The determination of reserve estimates is a function of testing and evaluating the production and development of oil and natural gas reservoirs in order to establish a production decline curve. The established production decline curves, in conjunction with oil and natural gas prices, development costs, production taxes and operating expenses, are used to estimate oil and natural gas reserve quantities and associated future net cash flows. As information is processed regarding the development of individual reservoirs, and as market conditions change, estimated reserve quantities and future net cash flows will change over time as well. Estimated reserve quantities and future net cash flows are affected by changes in product prices. These prices have varied substantially in recent years and are expected to vary substantially from current pricing in the future.

The Company follows the SEC’s modernized oil and natural gas reporting rules, which were effective for annual reports on Form 10−K for fiscal years ending on or after December 31, 2009. See Note 11 to the financial statements in Item 8 – “Financial Statements and Supplementary Data” for disclosures regarding our oil and natural gas reserves.

Proved oil and natural gas reserves are those quantities of oil and natural gas which, by analysis of geoscience and engineering data, can be estimated with reasonable certainty to be economically producible – from a given date forward, from known reservoirs, and under existing economic conditions, operating methods, and government regulations – prior to the time at which contracts providing the right to operate expire, unless evidence indicates that renewal is reasonably certain, regardless of whether deterministic or probabilistic methods are used for the estimation. The project to extract the hydrocarbons must have commenced, or the operator must

(20)

*Task instructions:*
**A)** According to the reserve estimates excerpt, which filings and fiscal years were the SEC's modernized oil and natural gas reporting rules effective for?
**B)** Repeat the reserve estimates excerpt word for word, everything from "The Company follows" down to "natural gas reserves.".

(Spatial relationship data)
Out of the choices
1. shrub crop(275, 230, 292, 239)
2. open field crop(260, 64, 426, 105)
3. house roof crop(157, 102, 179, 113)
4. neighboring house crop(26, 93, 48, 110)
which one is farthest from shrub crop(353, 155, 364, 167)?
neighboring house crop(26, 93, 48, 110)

*Task-by-task results:*
**A)** They were effective for annual reports on Form 10-K for fiscal years ending on or after December 31, 2009.

**B)**
The Company follows the SEC’s modernized oil and natural gas reporting rules, which were effective for annual reports on Form 10−K for fiscal years ending on or after December 31, 2009. See Note 11 to the financial statements in Item 8 – “Financial Statements and Supplementary Data” for disclosures regarding our oil and natural gas reserves.